_TASK ITEM_:
Within the data that follows, set down exactly the lines from the one containing "family: Mustelidae" through the one containing "A: Lionmale (lion) (Panthera leo).", both ends included.
##############################
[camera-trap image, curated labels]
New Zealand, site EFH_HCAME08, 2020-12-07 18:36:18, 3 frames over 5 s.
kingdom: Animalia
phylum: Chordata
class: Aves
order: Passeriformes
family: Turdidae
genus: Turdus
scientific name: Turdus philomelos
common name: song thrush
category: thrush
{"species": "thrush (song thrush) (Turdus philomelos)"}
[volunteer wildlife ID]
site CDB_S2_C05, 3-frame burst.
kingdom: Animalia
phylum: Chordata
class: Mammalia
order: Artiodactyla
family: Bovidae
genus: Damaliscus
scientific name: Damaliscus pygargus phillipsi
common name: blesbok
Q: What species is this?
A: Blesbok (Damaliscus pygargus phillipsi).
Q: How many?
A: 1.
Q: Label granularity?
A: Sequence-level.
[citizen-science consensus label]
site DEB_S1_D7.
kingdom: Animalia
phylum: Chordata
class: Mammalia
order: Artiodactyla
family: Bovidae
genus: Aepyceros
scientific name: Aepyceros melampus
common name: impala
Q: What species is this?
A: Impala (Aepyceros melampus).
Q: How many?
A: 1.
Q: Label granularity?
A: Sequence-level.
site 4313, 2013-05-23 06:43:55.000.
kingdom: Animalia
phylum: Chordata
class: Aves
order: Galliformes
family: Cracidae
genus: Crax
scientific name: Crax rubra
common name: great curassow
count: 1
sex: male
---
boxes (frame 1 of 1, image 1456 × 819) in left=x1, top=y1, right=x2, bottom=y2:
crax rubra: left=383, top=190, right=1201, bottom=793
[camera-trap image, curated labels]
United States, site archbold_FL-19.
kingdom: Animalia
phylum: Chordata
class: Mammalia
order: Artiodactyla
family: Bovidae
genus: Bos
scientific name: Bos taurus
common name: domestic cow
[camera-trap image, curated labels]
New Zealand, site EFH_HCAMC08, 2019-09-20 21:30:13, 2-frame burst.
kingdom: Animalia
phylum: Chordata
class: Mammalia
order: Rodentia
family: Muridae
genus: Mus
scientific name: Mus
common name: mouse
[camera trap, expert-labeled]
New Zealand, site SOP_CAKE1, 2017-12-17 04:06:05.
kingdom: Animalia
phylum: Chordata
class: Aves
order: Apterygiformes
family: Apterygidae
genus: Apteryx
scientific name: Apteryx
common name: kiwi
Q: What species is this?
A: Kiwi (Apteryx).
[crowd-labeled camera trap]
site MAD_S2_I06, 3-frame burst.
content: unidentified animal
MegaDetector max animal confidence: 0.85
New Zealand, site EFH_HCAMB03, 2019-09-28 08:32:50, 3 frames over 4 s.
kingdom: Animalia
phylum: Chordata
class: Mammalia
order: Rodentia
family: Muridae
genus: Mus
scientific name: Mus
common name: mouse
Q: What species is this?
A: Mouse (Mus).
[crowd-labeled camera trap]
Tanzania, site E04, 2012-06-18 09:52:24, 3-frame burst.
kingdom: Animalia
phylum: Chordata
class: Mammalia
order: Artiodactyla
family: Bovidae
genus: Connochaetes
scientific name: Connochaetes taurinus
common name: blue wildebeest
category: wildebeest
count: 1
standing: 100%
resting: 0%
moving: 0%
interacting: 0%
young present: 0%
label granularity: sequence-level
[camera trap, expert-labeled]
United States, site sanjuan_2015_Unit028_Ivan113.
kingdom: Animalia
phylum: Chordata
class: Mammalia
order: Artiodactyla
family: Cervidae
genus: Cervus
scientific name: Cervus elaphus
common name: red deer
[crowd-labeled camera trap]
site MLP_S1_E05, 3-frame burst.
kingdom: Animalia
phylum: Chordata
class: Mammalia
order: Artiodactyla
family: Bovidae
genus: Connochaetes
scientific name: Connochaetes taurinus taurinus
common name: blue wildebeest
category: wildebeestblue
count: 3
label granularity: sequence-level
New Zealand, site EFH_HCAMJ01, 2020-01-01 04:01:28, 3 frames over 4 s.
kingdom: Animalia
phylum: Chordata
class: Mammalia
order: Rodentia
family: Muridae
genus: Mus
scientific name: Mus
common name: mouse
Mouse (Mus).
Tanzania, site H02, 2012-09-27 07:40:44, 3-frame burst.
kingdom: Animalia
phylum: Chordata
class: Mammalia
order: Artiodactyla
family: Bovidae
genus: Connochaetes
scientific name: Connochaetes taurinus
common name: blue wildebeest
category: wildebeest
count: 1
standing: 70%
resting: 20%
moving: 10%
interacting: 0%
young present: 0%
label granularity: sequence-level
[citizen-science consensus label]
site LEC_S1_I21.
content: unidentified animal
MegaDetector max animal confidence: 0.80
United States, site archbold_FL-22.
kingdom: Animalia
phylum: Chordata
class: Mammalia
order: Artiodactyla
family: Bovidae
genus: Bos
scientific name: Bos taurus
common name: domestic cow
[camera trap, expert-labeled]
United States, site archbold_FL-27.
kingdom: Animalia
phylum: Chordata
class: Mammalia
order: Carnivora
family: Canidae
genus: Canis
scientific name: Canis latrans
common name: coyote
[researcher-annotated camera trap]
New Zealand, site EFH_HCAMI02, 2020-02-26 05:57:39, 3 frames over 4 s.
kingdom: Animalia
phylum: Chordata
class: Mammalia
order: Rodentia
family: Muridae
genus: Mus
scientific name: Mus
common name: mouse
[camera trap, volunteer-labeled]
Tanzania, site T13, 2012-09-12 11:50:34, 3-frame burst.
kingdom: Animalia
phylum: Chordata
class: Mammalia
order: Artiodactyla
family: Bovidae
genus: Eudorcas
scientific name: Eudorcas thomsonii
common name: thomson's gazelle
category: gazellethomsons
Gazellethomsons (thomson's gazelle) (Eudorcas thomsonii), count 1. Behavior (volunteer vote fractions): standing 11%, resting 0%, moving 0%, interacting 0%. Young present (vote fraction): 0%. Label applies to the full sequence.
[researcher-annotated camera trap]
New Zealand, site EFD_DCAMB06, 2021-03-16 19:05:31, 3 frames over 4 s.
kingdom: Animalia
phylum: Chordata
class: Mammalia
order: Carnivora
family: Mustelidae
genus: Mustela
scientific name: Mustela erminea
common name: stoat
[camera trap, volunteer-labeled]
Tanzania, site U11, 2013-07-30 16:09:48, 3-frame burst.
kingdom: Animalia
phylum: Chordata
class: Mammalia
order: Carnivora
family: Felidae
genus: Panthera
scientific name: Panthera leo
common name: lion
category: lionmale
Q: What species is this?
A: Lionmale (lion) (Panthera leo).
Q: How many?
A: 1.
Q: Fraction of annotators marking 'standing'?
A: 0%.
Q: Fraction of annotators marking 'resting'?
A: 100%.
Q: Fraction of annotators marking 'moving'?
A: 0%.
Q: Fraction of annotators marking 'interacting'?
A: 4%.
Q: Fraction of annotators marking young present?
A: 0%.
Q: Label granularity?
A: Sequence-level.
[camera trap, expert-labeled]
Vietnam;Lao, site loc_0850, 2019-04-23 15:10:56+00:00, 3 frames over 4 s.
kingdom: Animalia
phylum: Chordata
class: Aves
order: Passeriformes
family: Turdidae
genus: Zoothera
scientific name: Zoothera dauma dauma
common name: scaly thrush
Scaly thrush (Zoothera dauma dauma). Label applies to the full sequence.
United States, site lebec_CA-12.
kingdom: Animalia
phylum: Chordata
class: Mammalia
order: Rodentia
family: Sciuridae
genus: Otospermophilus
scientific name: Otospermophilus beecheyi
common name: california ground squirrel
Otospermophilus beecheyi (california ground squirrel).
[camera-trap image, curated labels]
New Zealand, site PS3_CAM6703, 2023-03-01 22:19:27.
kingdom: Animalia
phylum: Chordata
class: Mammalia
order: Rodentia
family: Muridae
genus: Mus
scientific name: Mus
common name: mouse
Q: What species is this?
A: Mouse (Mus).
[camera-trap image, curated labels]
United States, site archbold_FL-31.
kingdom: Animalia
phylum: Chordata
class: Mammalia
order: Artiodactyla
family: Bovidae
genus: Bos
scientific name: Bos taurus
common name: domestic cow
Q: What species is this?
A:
##############################
_FINISHED EXERCISE_:
family: Mustelidae
genus: Mustela
scientific name: Mustela erminea
common name: stoat
[camera trap, volunteer-labeled]
Tanzania, site U11, 2013-07-30 16:09:48, 3-frame burst.
kingdom: Animalia
phylum: Chordata
class: Mammalia
order: Carnivora
family: Felidae
genus: Panthera
scientific name: Panthera leo
common name: lion
category: lionmale
Q: What species is this?
A: Lionmale (lion) (Panthera leo).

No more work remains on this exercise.